— begin —
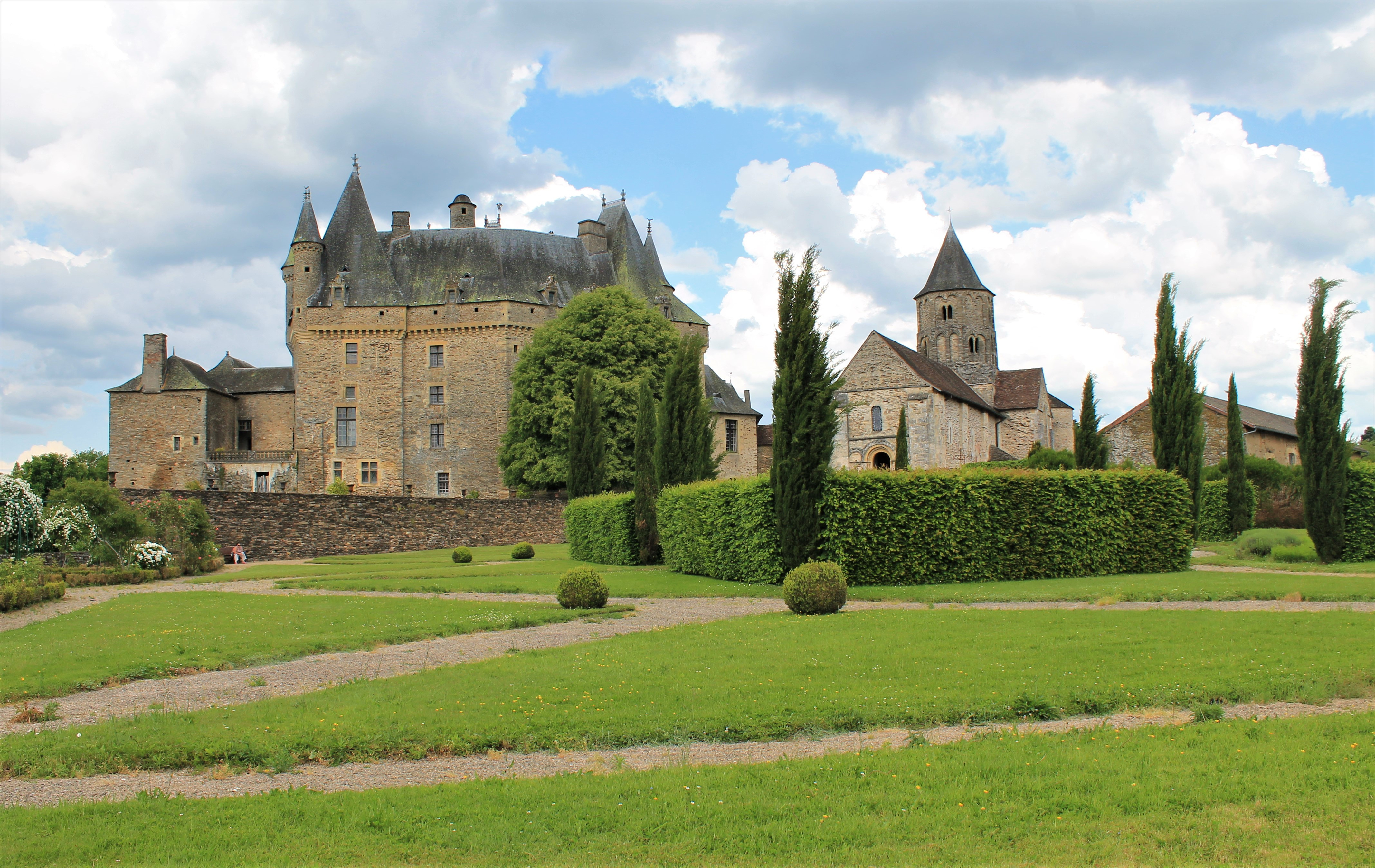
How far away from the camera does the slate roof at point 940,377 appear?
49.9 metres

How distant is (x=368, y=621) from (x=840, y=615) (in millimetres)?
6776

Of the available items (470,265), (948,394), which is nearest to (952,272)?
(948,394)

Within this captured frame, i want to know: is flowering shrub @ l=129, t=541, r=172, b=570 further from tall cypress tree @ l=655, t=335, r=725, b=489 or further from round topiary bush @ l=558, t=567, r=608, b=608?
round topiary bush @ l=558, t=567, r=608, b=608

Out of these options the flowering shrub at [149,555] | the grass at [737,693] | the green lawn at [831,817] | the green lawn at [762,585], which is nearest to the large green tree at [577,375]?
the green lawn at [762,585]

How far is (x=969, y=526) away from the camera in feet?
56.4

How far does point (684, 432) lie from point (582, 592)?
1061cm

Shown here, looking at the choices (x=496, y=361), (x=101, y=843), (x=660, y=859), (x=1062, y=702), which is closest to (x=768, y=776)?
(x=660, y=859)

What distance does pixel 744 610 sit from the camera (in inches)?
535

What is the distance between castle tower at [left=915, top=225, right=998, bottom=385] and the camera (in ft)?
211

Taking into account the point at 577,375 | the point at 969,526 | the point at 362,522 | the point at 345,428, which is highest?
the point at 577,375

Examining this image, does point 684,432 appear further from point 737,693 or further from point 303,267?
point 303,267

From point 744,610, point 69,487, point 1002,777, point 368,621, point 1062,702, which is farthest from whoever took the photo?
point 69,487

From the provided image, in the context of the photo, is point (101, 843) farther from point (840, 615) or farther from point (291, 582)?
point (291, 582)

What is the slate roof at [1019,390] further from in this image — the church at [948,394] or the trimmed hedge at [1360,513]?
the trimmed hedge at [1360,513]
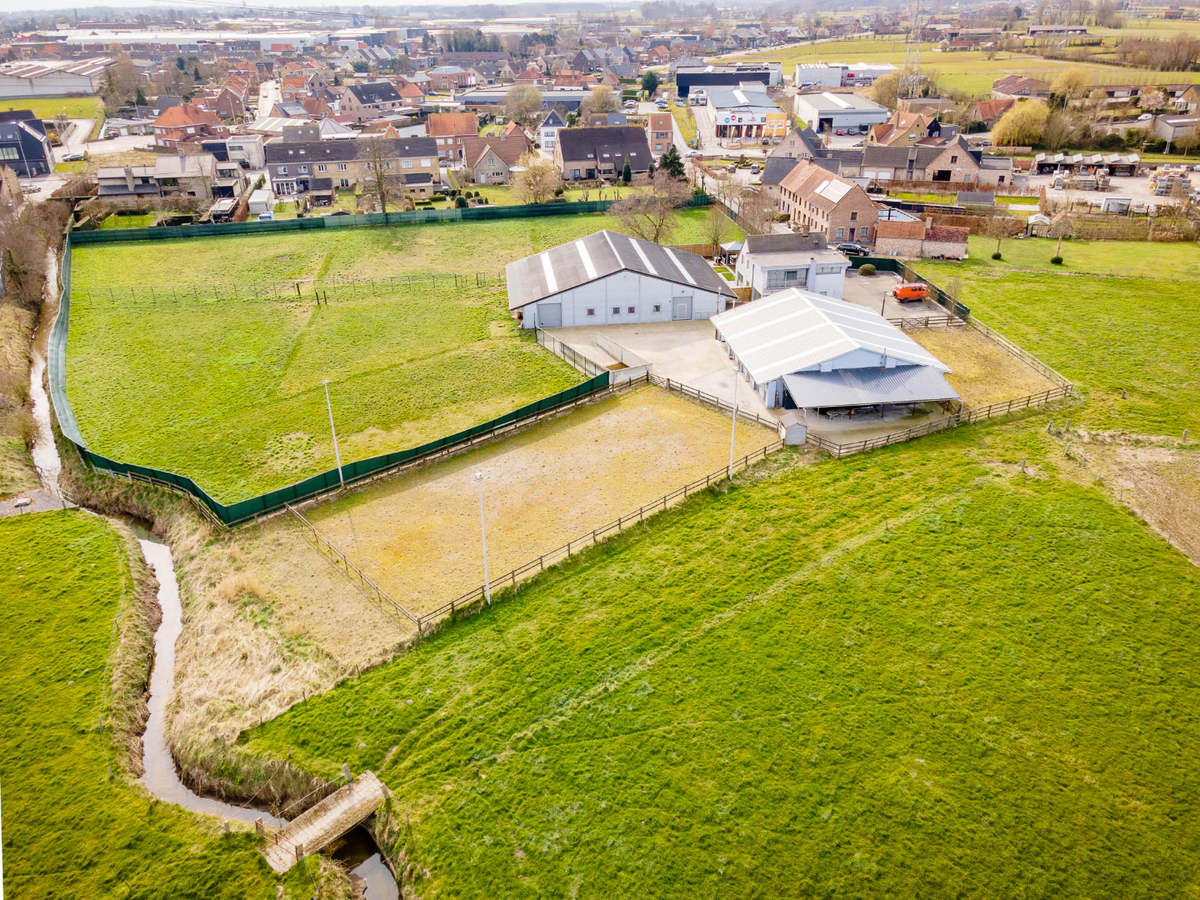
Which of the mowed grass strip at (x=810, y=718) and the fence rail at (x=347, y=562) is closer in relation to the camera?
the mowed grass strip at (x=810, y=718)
— end —
→ **The task**: Lay out the items as a Markdown table with the columns "Row" and "Content", starting at the line containing "From the provided" and ending at the last line of the items. Number each line in the Row column, skip blank lines, and leave the pictures out.

→ **Output for this task**:
| Row | Content |
|---|---|
| 1 | From the provided image, in the context of the photo, is point (101, 843) farther from point (840, 615) or farther from point (291, 582)? |
| 2 | point (291, 582) |
| 3 | What is the slate roof at [1019,390] further from in this image — the church at [948,394] or the trimmed hedge at [1360,513]? |
| 4 | the trimmed hedge at [1360,513] |
| 5 | Which of the mowed grass strip at (x=810, y=718) and the fence rail at (x=347, y=562) is closer in relation to the camera? |
| 6 | the mowed grass strip at (x=810, y=718) |